Abstract

During the hydrogenation of CO₂ to methanol over mixed-oxide catalysts, the strong adsorption of CO₂ and formate poses a barrier for H₂ dissociation, limiting methanol selectivity and productivity. Here we show that by using Co-containing dual-atom oxide catalysts, the poisoning effect can be countered by separating the site for H₂ dissociation and the adsorption of intermediates. We synthesized a Co- and In-doped ZrO₂ catalyst (Co-In-ZrO₂) containing atomically dispersed Co and In species. Catalyst characterization showed that Co and In atoms were atomically dispersed and were in proximity to each other owing to a random distribution.
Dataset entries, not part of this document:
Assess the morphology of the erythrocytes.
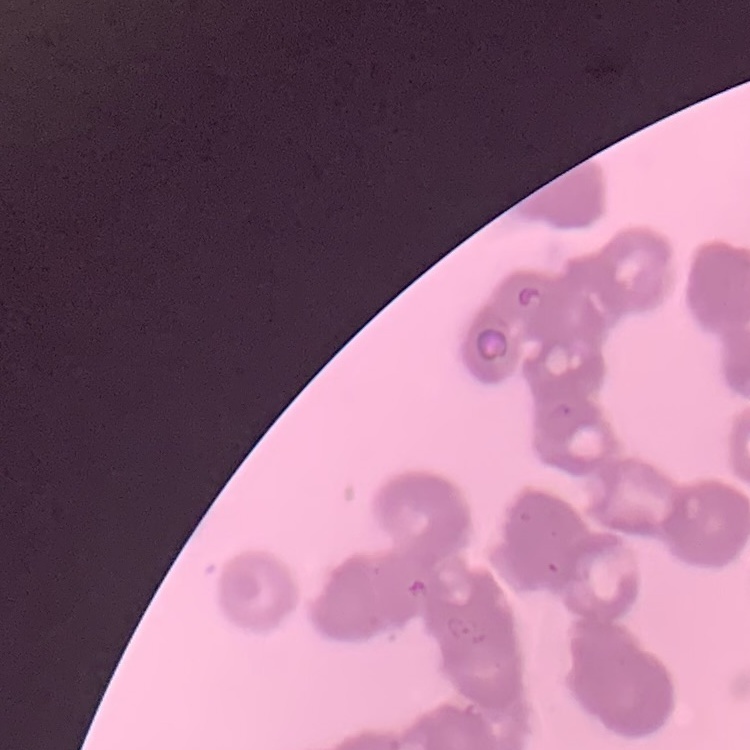

Rouleaux formation.

preparation = thin blood smear
stain = Field's or Giemsa
image type = square crop of a larger photomicrograph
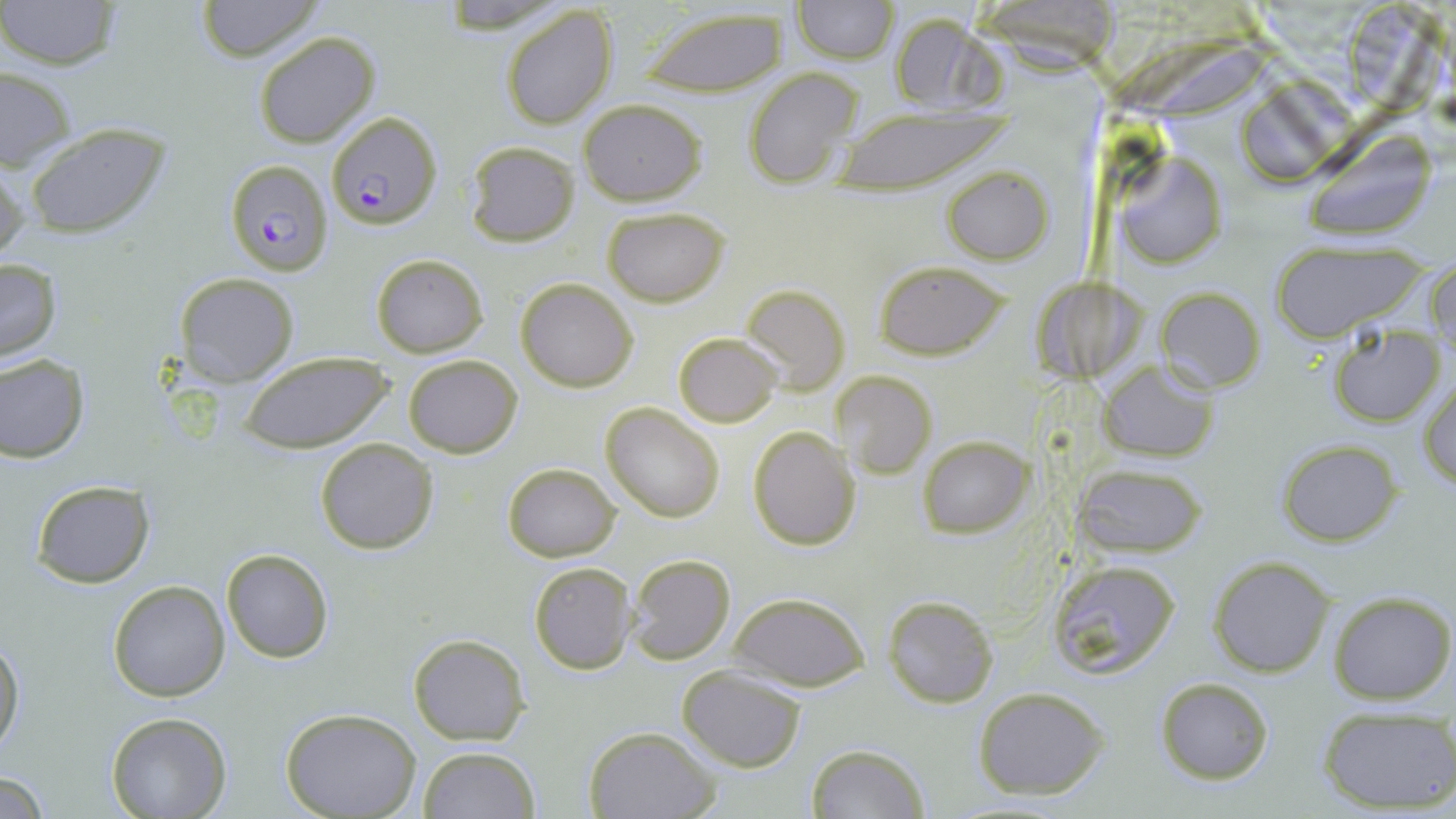
Approximate bounding boxes as (x1,y1)-(x2,y2) corner pairs in pixels. Uninfected red blood cell locations: (0,0)-(124,72), (194,0)-(324,61), (791,1)-(897,63), (499,5)-(618,130), (638,5)-(791,98), (887,10)-(1007,118), (253,30)-(379,146), (0,63)-(75,173), (744,67)-(864,189), (1235,81)-(1343,189), (578,100)-(707,206), (830,107)-(1006,191), (23,123)-(171,239), (1302,130)-(1440,243), (465,141)-(580,246), (1117,157)-(1228,270), (0,158)-(28,270), (942,166)-(1052,263), (602,206)-(730,307), (1269,241)-(1430,341), (371,252)-(489,358), (1429,255)-(1456,361), (0,256)-(63,361), (874,259)-(1012,361), (175,273)-(300,387), (515,277)-(638,392), (742,284)-(849,396), (1156,287)-(1265,392), (1329,325)-(1446,428), (674,331)-(783,427), (239,352)-(389,454), (0,354)-(91,462), (404,354)-(522,457), (1099,360)-(1219,462), (835,371)-(935,480), (1419,377)-(1455,491), (601,402)-(724,521), (749,425)-(862,551), (918,434)-(1035,538), (315,438)-(440,554), (1276,439)-(1402,545), (1073,461)-(1209,559), (502,463)-(620,562), (30,479)-(156,588), (222,548)-(335,663), (627,553)-(737,667), (1209,556)-(1335,677), (1045,559)-(1182,681), (529,563)-(637,674), (109,581)-(229,701), (1329,590)-(1455,704), (728,591)-(871,693), (883,595)-(998,707), (408,634)-(529,745), (0,636)-(24,760), (676,666)-(806,770), (1155,677)-(1273,784), (971,686)-(1112,799), (1318,705)-(1454,813), (282,709)-(422,819), (106,712)-(232,819), (583,726)-(719,819), (806,744)-(929,818), (418,745)-(541,818), (2,772)-(52,818). Plasmodium falciparum-infected red blood cell locations: (327,112)-(441,229), (228,159)-(334,275). Slide-level diagnosis: Plasmodium falciparum. Single field of view. 1000x magnification. May-Grünwald-Giemsa stain. Image is 1456×819 pixels. Optical microscopy. Thin blood film.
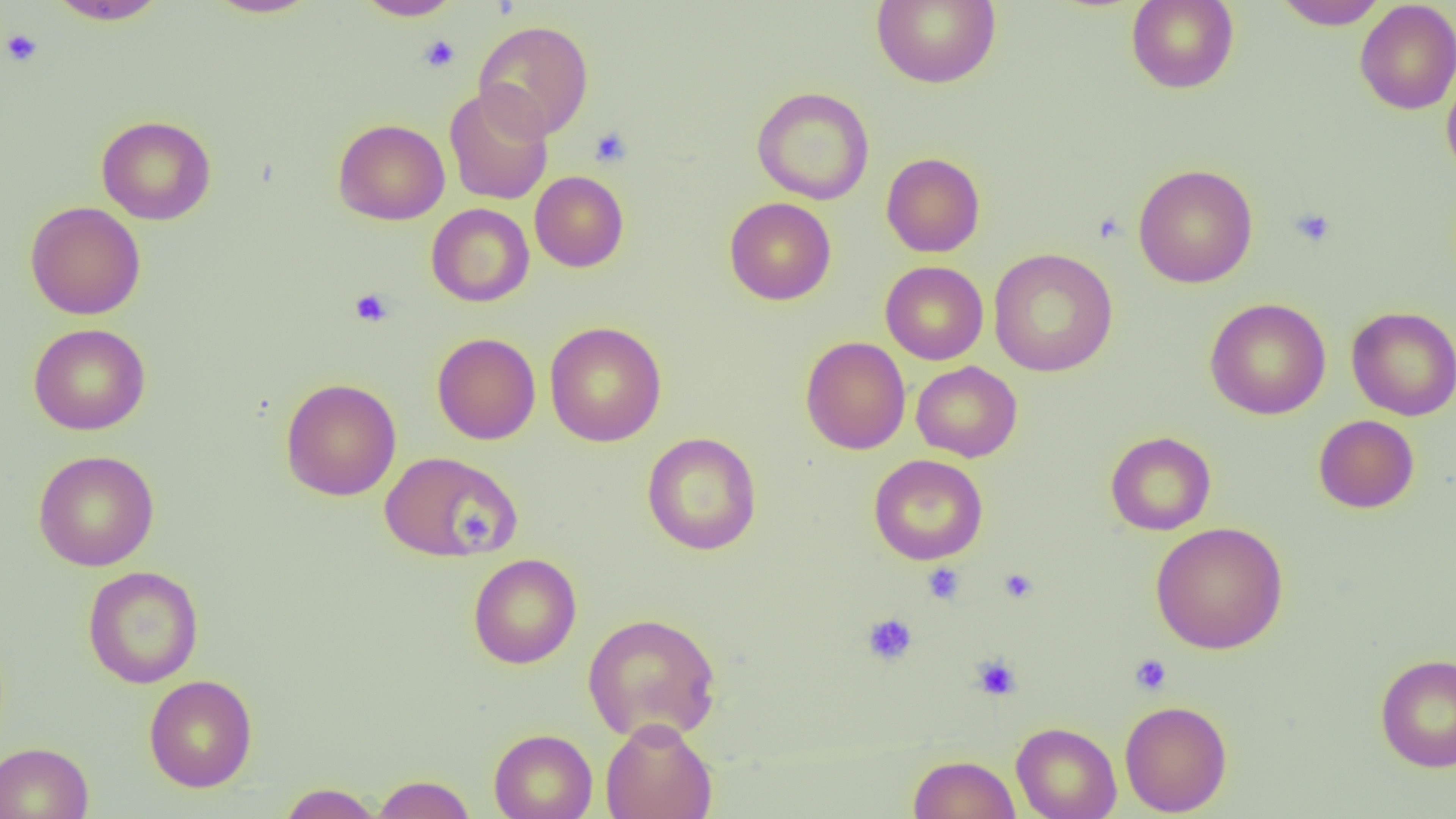

slide_level_diagnosis: no evidence of blood parasites
field_of_view: single
image_size: 1456×819 pixels
platelet_locations: 'approximate bounding boxes as named x1/y1/x2/y2 corners in pixels: (x1=1, y1=28, x2=44, y2=67), (x1=418, y1=34, x2=461, y2=72), (x1=589, y1=125, x2=633, y2=168), (x1=1289, y1=207, x2=1336, y2=248), (x1=350, y1=288, x2=393, y2=327), (x1=458, y1=510, x2=495, y2=546), (x1=922, y1=562, x2=965, y2=604), (x1=998, y1=568, x2=1038, y2=604), (x1=862, y1=612, x2=918, y2=666), (x1=1130, y1=653, x2=1172, y2=696), (x1=971, y1=655, x2=1021, y2=700)'
preparation: thin blood smear
magnification: 1000x
uninfected_red_blood_cell_locations: 'approximate bounding boxes as named x1/y1/x2/y2 corners in pixels: (x1=47, y1=0, x2=170, y2=25), (x1=204, y1=0, x2=321, y2=18), (x1=353, y1=0, x2=463, y2=20), (x1=871, y1=0, x2=1001, y2=88), (x1=1126, y1=0, x2=1239, y2=94), (x1=1272, y1=0, x2=1389, y2=30), (x1=1355, y1=1, x2=1456, y2=115), (x1=473, y1=20, x2=594, y2=141), (x1=1441, y1=69, x2=1456, y2=183), (x1=443, y1=85, x2=555, y2=205), (x1=751, y1=86, x2=875, y2=205), (x1=96, y1=115, x2=216, y2=225), (x1=333, y1=118, x2=449, y2=225), (x1=881, y1=152, x2=985, y2=257), (x1=1133, y1=164, x2=1258, y2=288), (x1=530, y1=171, x2=629, y2=272), (x1=724, y1=197, x2=836, y2=305), (x1=25, y1=202, x2=146, y2=320), (x1=426, y1=203, x2=534, y2=307), (x1=988, y1=248, x2=1118, y2=377), (x1=880, y1=261, x2=989, y2=365), (x1=1205, y1=297, x2=1331, y2=420), (x1=1346, y1=305, x2=1456, y2=421), (x1=544, y1=321, x2=667, y2=446), (x1=29, y1=323, x2=150, y2=435), (x1=432, y1=332, x2=541, y2=444), (x1=800, y1=336, x2=911, y2=454), (x1=911, y1=361, x2=1022, y2=462), (x1=280, y1=377, x2=402, y2=501), (x1=1313, y1=414, x2=1419, y2=513), (x1=1105, y1=431, x2=1216, y2=535), (x1=642, y1=432, x2=761, y2=555), (x1=32, y1=450, x2=160, y2=571), (x1=380, y1=451, x2=521, y2=563), (x1=869, y1=454, x2=988, y2=565), (x1=1149, y1=521, x2=1288, y2=653), (x1=468, y1=553, x2=581, y2=669), (x1=83, y1=565, x2=203, y2=689), (x1=582, y1=612, x2=722, y2=743), (x1=1375, y1=654, x2=1456, y2=772), (x1=143, y1=674, x2=257, y2=792), (x1=1119, y1=699, x2=1232, y2=816), (x1=601, y1=718, x2=718, y2=819), (x1=1011, y1=721, x2=1122, y2=819), (x1=489, y1=728, x2=597, y2=819), (x1=0, y1=741, x2=94, y2=819), (x1=908, y1=754, x2=1020, y2=819), (x1=372, y1=774, x2=475, y2=818), (x1=278, y1=782, x2=383, y2=818)'
modality: light microscopy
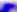
{
  "modality": "photomicrograph",
  "magnification": "400x",
  "identification": "Toxoplasma gondii"
}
Assess this cell for malaria.
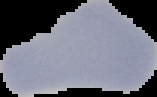
It is uninfected.

Cell region segmented out of the field of view; the surrounding area is masked to black. Image is 157×97 pixels. From a thin blood smear.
Locate every malaria parasite by life-cycle stage, and every leukocyte.
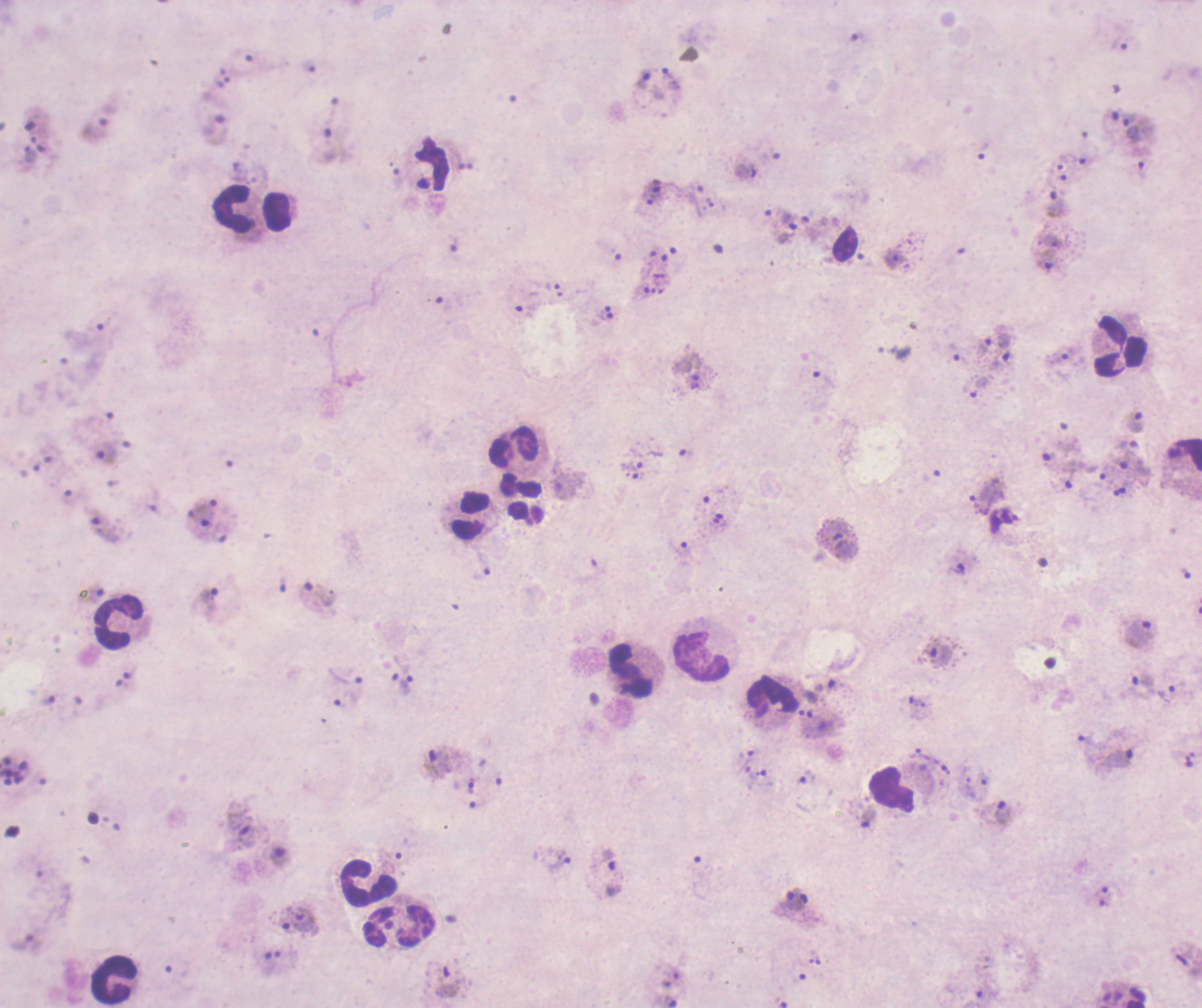
Approximate centers as [x, y] in pixels.
Trophozoites: [856, 37], [1120, 45], [644, 81], [99, 122], [1132, 128], [214, 130], [984, 151], [1083, 155], [1142, 170], [744, 171], [1056, 204], [787, 220], [453, 244], [894, 259], [1046, 259], [997, 339], [1061, 355], [958, 358], [980, 384], [1136, 421], [103, 451], [987, 494], [105, 528], [955, 569], [318, 593], [206, 603], [1139, 632], [939, 657], [345, 676], [1142, 680], [409, 683], [1166, 693], [919, 752], [1118, 758], [440, 761], [807, 777], [1002, 812], [240, 827], [278, 854], [610, 859], [557, 864], [613, 890], [297, 918], [448, 983].
No schizont or gametocyte forms observed.
Leukocytes: [233, 208], [276, 210], [1118, 348], [513, 448], [470, 516], [118, 625], [702, 656], [631, 670], [770, 698], [892, 790], [367, 880], [398, 925], [114, 981].

Summary:
  - Magnification: 100x
  - Coloration quality: bad
  - Preparation: thick blood smear
  - Image size: 1202×1008 pixels
  - Stain: Romanowsky
  - Field of view: single
  - Context: previously used in a real diagnosis
  - Background quality: poor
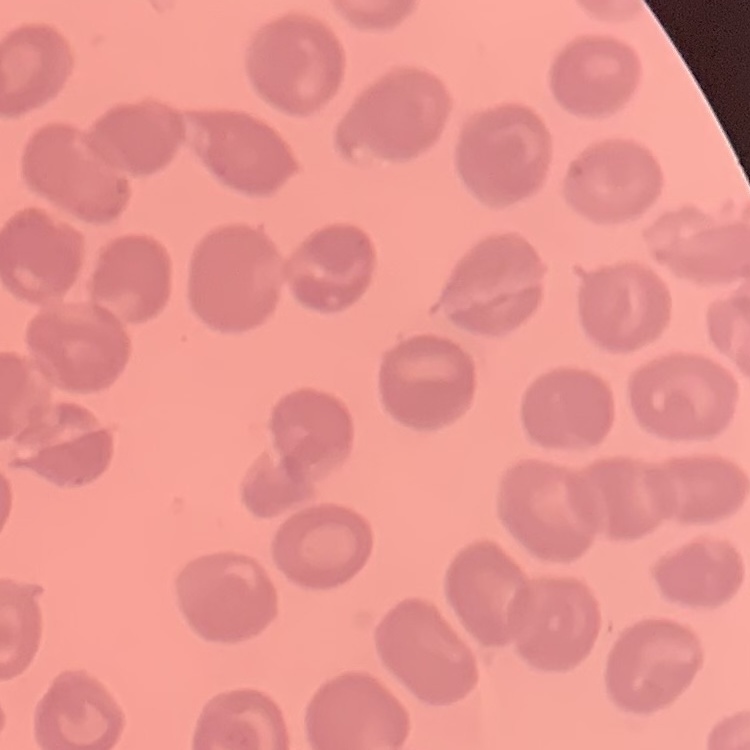
Summary:
  - Erythrocyte morphology: no rouleaux formation
  - Image type: one tile cut from a larger photomicrograph
  - Stain: Field's or Giemsa
  - Preparation: thin blood smear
State which parasite is depicted.
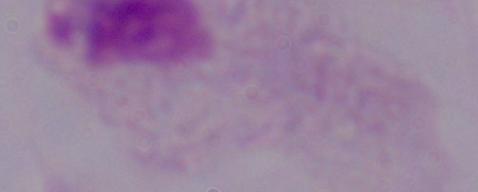
A trichomonad.

Micrograph. 1000x magnification.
Assess the background quality.
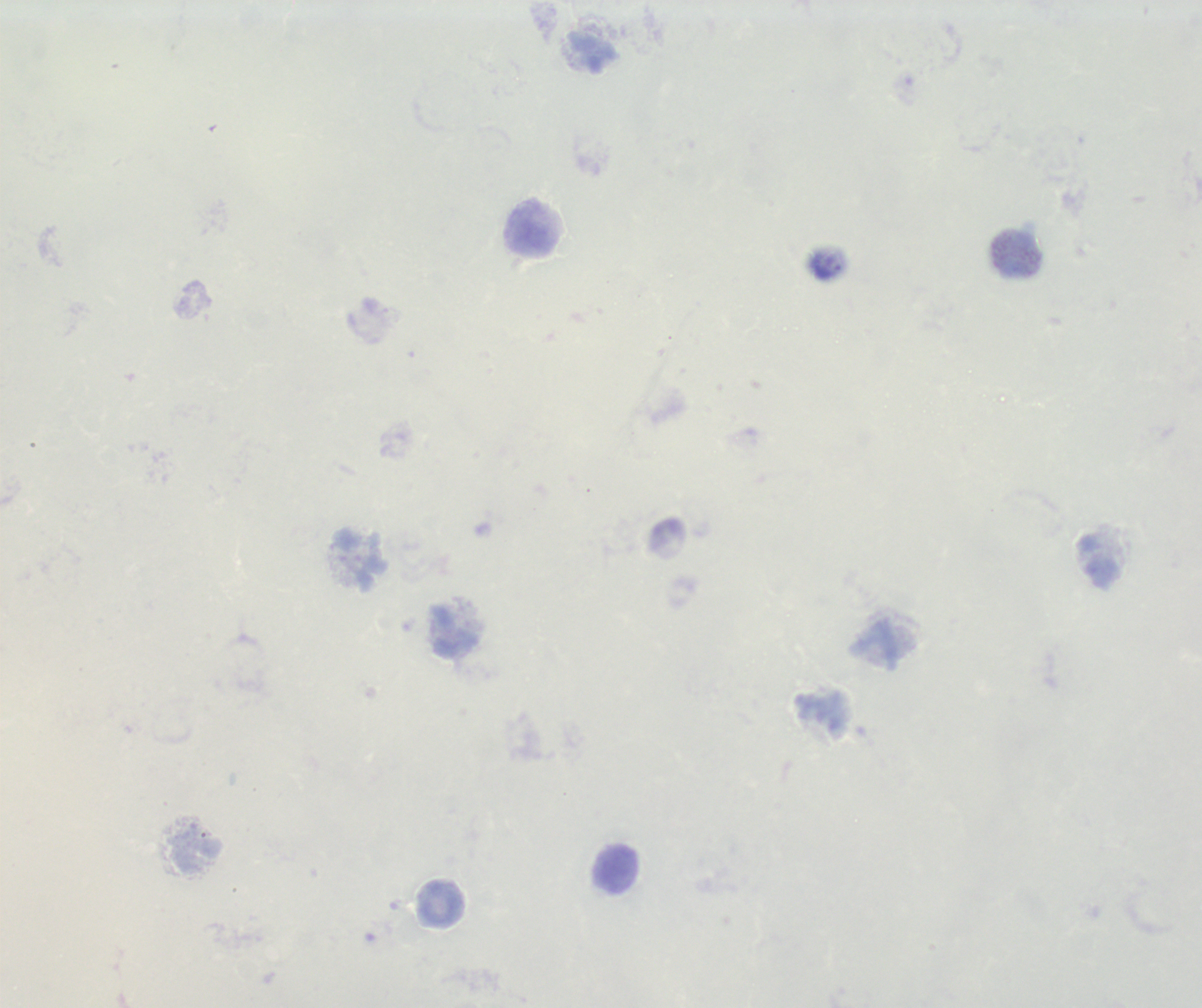

Unsatisfactory.

Approximate centers as (x, y) in pixels.
Summary:
  - Leukocyte locations: (592, 52), (531, 229), (1020, 253), (359, 557), (1099, 561), (454, 633), (199, 853), (616, 869)
  - Result: negative for Plasmodium parasites
  - Image size: 1202×1008 pixels
  - Context: previously used in a real diagnosis
  - Field of view: one from this slide
  - Magnification: 100x
  - Stain: Romanowsky
  - Preparation: thick smear of blood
During the CO₂ hydrogenation reaction, the Co atom was responsible for the adsorption of CO₂ and formate species, while the nearby In atoms promoted the hydrogenation of adsorbed intermediates. The cooperative effect increased the methanol selectivity to 86% over the dual-atom catalyst, and methanol productivity increased 2-fold in comparison to single-atom catalysts. This cooperative effect was extended to Co-Zn and Co-Ga doped ZrO₂ catalysts. This work presents a different approach to designing mixed-oxide catalysts for CO₂ hydrogenation based on the preferential adsorption of substrates and intermediates instead of promoting H₂ dissociation to mitigate the poisonous effects of substrates and intermediates.